_Exercise brief_
Please extract each line of the listing below that contains the string "instances", treating uppercase and lowercase as different.

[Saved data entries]
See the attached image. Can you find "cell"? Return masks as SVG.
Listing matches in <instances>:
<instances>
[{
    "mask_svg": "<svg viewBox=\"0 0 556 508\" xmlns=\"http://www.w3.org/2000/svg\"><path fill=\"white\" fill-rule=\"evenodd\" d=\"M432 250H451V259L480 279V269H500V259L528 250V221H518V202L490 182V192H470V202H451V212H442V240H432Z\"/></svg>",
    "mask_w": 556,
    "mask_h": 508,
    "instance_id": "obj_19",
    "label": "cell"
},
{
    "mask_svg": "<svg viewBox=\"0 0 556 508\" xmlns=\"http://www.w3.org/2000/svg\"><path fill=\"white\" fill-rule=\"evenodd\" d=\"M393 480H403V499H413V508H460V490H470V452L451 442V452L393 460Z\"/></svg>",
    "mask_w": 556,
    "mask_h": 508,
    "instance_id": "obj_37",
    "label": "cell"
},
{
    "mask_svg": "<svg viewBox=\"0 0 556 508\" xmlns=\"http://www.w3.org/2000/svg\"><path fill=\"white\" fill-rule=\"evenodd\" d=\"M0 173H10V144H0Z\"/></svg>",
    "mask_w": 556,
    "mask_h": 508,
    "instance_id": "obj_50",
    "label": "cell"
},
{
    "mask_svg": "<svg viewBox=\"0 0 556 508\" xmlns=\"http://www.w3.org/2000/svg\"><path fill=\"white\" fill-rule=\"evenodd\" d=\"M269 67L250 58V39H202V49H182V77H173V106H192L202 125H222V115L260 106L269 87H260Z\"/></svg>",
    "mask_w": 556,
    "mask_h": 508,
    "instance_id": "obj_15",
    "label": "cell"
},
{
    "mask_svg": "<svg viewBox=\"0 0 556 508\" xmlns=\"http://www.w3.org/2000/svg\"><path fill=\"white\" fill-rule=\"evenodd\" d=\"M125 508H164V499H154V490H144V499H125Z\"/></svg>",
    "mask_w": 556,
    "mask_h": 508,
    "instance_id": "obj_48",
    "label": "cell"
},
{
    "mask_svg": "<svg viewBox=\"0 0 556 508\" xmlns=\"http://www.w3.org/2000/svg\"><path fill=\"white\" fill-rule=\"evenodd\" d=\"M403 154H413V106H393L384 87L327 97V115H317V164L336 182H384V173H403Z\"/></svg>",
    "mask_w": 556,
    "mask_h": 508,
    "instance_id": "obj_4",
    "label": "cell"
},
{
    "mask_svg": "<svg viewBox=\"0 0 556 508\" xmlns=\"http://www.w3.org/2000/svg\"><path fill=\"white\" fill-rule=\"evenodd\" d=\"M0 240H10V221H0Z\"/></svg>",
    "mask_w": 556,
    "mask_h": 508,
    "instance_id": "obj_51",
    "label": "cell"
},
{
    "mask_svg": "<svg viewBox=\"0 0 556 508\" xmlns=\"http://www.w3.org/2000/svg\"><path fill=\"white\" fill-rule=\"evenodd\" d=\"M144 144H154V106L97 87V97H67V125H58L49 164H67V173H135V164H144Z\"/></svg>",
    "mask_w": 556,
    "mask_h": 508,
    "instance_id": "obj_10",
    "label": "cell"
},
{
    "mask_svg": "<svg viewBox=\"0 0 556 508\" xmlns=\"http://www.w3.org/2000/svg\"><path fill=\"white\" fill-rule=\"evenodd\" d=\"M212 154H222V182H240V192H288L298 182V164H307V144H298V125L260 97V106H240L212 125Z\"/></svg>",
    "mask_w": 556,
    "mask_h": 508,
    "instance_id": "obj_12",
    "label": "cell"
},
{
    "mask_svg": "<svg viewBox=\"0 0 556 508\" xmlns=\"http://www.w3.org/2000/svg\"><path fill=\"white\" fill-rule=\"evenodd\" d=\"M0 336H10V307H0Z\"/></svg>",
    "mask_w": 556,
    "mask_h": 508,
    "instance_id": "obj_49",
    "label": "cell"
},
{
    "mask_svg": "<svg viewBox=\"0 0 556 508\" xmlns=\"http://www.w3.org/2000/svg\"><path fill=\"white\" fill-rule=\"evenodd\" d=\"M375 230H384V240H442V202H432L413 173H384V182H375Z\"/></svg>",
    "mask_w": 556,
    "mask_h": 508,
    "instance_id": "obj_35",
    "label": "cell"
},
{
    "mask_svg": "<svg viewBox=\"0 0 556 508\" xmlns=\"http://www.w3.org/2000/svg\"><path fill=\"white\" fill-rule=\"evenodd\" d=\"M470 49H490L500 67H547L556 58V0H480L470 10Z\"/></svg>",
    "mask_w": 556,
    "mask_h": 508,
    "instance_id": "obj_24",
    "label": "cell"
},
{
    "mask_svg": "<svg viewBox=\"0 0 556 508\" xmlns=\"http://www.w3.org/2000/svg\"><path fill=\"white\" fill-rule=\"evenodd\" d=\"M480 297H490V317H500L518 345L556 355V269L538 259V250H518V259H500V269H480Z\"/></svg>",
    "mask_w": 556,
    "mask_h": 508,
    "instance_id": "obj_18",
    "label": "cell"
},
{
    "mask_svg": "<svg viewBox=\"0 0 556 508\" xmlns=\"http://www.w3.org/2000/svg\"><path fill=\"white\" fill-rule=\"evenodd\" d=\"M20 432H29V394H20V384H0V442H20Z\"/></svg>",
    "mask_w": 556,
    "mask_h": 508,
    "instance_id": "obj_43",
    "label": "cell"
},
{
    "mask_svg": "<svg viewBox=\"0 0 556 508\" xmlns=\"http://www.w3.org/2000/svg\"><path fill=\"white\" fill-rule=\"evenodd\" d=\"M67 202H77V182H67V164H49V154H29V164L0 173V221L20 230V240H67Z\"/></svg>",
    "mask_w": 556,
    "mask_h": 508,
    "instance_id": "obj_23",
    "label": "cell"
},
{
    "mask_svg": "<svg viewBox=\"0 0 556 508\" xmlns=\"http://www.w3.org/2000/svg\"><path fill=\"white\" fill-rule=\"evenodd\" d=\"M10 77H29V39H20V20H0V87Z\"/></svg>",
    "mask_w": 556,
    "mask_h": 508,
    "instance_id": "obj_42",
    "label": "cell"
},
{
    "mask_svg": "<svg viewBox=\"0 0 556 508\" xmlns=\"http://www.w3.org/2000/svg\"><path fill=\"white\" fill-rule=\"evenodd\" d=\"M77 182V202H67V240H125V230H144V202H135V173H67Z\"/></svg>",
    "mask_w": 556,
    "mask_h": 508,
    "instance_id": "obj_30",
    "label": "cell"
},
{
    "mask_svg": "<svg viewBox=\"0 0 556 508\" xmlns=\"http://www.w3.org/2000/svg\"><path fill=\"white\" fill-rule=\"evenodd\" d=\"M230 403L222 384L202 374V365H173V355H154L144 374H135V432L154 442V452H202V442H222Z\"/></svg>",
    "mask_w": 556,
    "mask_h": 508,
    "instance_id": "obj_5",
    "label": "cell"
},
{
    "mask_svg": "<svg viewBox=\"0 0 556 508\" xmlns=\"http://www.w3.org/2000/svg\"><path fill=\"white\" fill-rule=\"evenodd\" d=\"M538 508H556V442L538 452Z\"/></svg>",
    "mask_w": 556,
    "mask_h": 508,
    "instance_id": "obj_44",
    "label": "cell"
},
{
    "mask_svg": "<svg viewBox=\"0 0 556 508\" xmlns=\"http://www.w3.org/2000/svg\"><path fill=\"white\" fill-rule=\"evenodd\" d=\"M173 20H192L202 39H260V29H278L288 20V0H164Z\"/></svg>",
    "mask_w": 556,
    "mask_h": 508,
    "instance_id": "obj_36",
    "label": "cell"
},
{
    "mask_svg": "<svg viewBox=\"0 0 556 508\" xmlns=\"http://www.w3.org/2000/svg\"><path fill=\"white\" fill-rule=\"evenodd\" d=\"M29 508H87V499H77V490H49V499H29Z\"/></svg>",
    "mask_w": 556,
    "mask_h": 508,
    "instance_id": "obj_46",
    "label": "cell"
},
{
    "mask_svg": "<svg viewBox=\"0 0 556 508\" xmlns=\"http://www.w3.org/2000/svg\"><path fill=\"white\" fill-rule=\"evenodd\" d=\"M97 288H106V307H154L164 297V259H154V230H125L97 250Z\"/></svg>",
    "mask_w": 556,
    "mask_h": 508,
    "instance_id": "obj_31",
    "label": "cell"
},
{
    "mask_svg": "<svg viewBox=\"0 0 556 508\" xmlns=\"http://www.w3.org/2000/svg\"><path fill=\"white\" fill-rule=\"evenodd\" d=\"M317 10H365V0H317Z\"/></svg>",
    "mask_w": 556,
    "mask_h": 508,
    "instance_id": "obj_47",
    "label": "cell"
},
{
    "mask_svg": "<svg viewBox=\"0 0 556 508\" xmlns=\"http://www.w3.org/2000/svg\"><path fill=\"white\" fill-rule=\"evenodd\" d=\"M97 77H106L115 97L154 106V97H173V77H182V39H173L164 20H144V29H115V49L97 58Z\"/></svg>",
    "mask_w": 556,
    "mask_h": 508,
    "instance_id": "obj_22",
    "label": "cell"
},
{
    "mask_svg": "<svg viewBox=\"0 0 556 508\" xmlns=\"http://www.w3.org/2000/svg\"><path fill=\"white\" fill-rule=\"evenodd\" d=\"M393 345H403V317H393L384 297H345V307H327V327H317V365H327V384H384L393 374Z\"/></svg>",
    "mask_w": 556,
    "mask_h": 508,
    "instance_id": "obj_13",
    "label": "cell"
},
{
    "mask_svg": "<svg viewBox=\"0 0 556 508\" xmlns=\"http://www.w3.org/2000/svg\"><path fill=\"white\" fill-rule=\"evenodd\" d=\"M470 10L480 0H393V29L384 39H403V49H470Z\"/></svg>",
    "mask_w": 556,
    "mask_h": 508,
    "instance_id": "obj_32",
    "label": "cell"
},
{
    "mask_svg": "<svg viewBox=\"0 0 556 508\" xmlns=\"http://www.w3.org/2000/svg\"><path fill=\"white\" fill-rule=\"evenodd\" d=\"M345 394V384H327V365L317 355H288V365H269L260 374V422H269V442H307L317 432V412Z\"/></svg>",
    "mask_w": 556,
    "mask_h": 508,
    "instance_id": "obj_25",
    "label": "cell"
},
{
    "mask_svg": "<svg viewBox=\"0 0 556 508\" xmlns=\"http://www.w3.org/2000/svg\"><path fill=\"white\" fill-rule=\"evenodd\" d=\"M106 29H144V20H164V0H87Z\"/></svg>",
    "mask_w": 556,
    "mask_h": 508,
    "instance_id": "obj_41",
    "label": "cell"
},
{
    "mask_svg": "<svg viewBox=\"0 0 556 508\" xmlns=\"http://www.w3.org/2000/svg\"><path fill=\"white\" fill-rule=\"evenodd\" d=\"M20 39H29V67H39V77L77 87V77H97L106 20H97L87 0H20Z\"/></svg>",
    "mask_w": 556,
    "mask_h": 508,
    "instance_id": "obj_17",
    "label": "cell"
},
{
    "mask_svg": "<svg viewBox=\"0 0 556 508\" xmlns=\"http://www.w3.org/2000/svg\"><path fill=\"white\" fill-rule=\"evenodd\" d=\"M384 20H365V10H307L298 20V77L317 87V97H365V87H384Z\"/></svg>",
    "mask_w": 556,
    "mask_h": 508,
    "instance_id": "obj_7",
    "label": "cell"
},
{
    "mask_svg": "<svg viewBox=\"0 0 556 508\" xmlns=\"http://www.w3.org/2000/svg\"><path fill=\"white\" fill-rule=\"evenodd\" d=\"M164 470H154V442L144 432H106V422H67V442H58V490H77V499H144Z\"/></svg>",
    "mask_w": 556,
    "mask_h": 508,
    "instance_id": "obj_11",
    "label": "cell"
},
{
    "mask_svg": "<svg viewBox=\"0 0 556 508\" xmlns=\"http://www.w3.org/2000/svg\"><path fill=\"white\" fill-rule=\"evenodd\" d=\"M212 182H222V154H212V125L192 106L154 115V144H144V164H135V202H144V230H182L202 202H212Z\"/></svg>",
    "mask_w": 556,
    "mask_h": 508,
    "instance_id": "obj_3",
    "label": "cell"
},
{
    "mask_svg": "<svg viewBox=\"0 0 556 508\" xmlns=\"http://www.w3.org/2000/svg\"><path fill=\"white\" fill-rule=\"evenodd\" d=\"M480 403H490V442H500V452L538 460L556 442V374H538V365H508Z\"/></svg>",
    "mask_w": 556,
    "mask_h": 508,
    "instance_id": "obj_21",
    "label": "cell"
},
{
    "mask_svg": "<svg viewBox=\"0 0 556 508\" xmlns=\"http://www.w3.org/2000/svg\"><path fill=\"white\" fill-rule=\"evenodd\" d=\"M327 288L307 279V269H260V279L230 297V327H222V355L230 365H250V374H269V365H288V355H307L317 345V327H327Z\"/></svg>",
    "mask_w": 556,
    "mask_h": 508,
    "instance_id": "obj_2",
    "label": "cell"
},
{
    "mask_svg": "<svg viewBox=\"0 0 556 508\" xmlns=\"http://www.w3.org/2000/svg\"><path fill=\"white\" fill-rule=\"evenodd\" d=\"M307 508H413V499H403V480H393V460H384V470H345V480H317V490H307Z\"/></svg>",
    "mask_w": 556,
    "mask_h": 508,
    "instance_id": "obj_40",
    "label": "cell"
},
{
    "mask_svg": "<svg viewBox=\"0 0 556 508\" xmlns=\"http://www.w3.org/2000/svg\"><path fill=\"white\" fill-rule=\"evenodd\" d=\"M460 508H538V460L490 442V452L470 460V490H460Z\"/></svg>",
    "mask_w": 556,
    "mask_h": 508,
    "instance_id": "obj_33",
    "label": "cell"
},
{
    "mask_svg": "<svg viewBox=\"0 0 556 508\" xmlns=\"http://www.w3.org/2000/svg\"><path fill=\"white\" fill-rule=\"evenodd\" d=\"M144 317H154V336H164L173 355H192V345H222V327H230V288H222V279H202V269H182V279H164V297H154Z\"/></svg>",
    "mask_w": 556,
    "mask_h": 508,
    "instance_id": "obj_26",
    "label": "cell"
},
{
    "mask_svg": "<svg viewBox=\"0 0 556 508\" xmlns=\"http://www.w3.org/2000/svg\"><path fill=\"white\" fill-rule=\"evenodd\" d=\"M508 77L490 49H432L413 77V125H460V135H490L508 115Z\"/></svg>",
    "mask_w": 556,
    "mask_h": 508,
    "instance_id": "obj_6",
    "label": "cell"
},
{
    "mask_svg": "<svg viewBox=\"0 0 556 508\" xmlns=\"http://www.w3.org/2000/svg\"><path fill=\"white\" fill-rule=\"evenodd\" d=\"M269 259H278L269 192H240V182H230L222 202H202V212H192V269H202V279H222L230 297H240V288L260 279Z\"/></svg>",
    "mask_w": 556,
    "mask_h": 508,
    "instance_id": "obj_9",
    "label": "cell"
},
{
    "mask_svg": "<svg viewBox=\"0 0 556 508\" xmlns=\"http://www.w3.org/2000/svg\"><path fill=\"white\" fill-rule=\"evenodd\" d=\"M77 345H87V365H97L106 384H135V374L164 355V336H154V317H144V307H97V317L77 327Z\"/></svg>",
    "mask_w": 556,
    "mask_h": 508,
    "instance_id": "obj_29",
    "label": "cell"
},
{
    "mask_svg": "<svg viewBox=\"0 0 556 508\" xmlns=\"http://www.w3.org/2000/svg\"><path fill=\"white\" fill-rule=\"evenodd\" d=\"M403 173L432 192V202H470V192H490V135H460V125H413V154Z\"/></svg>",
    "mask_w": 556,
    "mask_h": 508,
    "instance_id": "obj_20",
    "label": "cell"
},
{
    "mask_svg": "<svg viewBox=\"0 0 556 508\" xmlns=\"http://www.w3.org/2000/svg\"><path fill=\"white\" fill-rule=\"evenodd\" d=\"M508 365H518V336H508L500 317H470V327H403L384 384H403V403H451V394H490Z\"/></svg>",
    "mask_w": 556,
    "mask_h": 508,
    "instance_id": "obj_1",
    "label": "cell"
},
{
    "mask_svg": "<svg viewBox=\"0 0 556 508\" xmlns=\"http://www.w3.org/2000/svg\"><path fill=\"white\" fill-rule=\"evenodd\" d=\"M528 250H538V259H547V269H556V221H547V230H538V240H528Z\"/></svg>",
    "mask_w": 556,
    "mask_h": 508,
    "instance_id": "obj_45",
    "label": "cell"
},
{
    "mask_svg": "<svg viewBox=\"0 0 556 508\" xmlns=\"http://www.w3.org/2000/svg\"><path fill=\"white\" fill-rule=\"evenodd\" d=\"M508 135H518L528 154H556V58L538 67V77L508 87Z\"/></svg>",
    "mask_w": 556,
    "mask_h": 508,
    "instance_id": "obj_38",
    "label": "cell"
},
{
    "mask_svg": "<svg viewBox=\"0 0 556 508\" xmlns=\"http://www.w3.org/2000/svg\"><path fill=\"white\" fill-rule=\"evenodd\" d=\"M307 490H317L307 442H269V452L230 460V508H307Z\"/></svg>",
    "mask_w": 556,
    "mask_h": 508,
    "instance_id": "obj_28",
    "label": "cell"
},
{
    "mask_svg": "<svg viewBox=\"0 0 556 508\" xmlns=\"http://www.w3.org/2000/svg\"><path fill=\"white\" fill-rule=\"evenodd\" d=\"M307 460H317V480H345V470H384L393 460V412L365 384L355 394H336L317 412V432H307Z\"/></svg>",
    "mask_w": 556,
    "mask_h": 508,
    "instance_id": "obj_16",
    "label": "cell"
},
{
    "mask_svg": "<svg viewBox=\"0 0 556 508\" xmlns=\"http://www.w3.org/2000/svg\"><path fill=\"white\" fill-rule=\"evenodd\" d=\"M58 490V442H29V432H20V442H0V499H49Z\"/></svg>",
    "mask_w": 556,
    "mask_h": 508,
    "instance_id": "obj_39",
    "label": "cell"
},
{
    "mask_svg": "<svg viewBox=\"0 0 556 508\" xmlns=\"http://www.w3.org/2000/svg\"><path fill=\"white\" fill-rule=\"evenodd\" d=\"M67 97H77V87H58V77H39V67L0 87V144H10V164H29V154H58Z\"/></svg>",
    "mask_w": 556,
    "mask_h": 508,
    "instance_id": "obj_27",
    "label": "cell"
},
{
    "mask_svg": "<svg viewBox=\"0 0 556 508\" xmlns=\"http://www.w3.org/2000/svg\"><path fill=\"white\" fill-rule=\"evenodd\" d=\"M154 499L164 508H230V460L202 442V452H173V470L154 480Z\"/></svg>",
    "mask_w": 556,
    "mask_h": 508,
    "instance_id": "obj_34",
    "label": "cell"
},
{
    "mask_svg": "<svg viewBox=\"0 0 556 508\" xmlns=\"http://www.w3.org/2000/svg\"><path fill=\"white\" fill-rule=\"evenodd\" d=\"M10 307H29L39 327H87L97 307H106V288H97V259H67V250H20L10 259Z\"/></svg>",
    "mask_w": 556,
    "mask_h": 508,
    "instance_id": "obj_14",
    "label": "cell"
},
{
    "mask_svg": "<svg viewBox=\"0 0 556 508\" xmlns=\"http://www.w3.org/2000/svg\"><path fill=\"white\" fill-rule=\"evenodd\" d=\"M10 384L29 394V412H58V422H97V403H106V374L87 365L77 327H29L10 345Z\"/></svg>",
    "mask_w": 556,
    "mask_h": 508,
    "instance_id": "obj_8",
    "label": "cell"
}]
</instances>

_Response_
Listing matches in <instances>:
<instances>
</instances>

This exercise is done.